On Saturday, September 22nd, I ran the Wörthersee Trail Maniak 57k ultramarathon (the race report is here) and as with the previous ultra I ran, I decided to see how my time stacked up against the rest of the field.  This exercise doesn't have anything to do with pursuit of my Ph.D. but it does, however, give me the excuse to program in Stata and generate a nifty graph.

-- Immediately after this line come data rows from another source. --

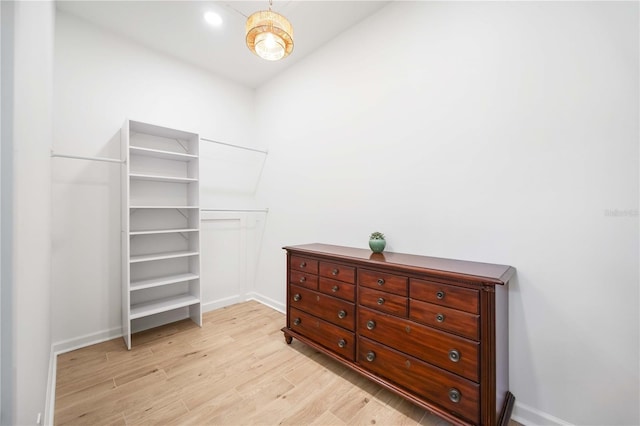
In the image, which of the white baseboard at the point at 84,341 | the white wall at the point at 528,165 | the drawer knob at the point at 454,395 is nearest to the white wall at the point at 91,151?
the white baseboard at the point at 84,341

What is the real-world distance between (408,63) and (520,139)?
3.46 ft

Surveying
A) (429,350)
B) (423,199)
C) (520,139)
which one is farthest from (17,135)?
(520,139)

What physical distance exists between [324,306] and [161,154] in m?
2.24

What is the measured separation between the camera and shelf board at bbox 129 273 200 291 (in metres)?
2.51

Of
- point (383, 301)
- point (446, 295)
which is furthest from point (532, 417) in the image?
point (383, 301)

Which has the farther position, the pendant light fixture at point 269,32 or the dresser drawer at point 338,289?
the dresser drawer at point 338,289

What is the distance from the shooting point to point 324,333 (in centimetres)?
216

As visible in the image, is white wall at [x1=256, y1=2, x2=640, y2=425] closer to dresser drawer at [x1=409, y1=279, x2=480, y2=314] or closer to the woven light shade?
dresser drawer at [x1=409, y1=279, x2=480, y2=314]

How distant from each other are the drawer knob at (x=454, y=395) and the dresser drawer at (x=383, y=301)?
0.44 m

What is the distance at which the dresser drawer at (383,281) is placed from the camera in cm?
→ 169

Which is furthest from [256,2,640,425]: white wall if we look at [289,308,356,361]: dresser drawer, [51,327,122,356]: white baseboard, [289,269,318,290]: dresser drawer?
[51,327,122,356]: white baseboard

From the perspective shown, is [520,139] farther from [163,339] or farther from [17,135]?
[163,339]

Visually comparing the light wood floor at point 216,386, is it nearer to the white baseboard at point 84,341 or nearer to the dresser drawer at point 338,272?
the white baseboard at point 84,341

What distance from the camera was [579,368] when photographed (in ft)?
4.79
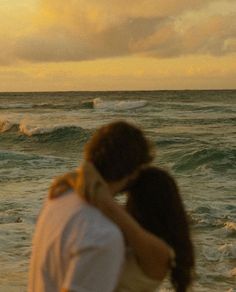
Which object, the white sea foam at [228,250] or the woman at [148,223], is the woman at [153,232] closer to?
the woman at [148,223]

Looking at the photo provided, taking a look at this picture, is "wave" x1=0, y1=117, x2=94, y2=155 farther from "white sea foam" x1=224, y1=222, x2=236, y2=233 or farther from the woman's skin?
the woman's skin

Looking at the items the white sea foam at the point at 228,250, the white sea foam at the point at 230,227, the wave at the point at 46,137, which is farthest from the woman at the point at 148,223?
the wave at the point at 46,137

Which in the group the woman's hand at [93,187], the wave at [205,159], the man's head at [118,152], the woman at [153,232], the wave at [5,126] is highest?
the man's head at [118,152]

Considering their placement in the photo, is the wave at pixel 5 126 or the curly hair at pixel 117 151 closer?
the curly hair at pixel 117 151

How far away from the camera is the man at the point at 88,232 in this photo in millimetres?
1948

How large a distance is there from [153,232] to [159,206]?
0.09 meters

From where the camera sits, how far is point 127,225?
2055mm

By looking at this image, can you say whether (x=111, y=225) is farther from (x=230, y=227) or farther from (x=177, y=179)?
(x=177, y=179)

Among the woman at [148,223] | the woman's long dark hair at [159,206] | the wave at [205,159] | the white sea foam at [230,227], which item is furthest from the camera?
the wave at [205,159]

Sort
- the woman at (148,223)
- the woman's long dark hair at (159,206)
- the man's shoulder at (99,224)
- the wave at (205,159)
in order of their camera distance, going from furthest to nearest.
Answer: the wave at (205,159)
the woman's long dark hair at (159,206)
the woman at (148,223)
the man's shoulder at (99,224)

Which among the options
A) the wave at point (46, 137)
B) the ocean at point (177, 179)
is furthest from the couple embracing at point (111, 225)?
the wave at point (46, 137)

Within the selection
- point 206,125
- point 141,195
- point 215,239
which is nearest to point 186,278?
point 141,195

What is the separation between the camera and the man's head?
6.81 ft

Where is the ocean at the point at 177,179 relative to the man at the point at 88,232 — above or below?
below
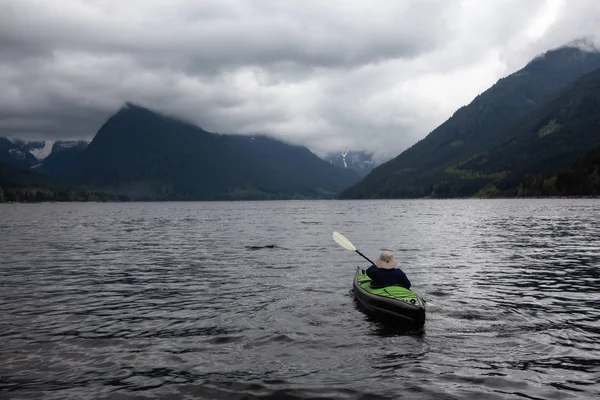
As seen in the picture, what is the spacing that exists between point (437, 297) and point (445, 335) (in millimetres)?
6778

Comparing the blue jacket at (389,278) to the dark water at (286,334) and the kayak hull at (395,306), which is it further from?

As I stated in my race report, I felt like I was haulin' ass for most of this race but given my time goal (sub-seven hours for ~35 miles) I'd have to be moving.  And I was.  At least I thought I was until it seemed like the entire field was pulling away from me, one runner at a time.  My mediocre (relatively speaking) performance was confirmed once I examined the distribution of finishing times and my position therein.  The Stata code is pasted below with the graph following.
capture log close
log using worth57k_graph, replace
datetime

// program:  worth57k_graph.do
// task:  graph distribution of finish times w/ my time highlighted
// project:  drivel
// author:    cjt
// born on date:  20120925

// #0
// program setup

version 11.2
clear all
macro drop _all
set more off

// #1
// insheet CSV
insheet using "C:\Documents and Settings\cjt\Desktop\Worthersee57k\Worthersee57kResultsTrnsfr.csv"

// #2
// convert string time variables to numeric time variables
foreach var of varlist velden pyramiden finish {
gen double var'_temp = clock(var', "hms")
drop var'
rename var'_temp var'
format var' %tcHH:MM:SS
}
*end;

// #3
// identify quartiles, median, and mean for plotting on histogram
quietly su finish, det

// #4
// plot the finish times via a -histogram- along w/ lines denoting the 25th percentile,

//    median, mean, 75th percentile, as well as my time
hist finish, freq xtick(16200000(1800000)37800000) xlabel(18000000(3600000)36000000) ///
addplot(pci 0 27112000 38 27112000, lwidth(medthick) || pci 0 r(p25)' 40 r(p25)'  ///
0 r(p50)' 40 r(p50)'  0 r(p75)' 40 r(p75)', lpattern(shortdash) || pci 0 r(mean)' 40 r(mean)', ///
lpattern(longdash)) text(15 r(p25)' "25th Percentile",orientation(vertical) place(nw)) ///
text(15 r(p50)' "Median",orientation(vertical) place(nw)) text(15 r(mean)' "Mean", ///
orientation(vertical) place(ne)) text(15 r(p75)' "75th Percentile",orientation(vertical) place(ne)) ///
text(39 27112000 "Me", place(c)) text(0.5 27112000 "07:31:52", orientation(vertical) place(nw)) ///
scheme(s1color) legend(off) xtitle("Finish Time (Hours Elapsed)") ytitle("Frequency") ///
title("Worthersee Trail Maniak 57k") subtitle("Distribution of Finish Times")  ///

// #5
// -export- graph
gr export worth57k_graph.png, replace

log close
exit

The resulting graph:

As can be seen from the graph, I wasn't imagining the field pulling away from me.  The distribution of times is essentially normal --- the mean and median are nearly identical --- with my time approximately 30 minutes slower than that of the statistical middle-of-the-packer.  Ordinarily, I don't give much thought or attention to my relative position among the finishing times but with this race I couldn't resist simply because it was obvious while running the race that I'm either (a) running slower than it feels or (b) the field as a whole was running faster than I'm accustomed.  As is evident from the graph, it was probably a combination of both.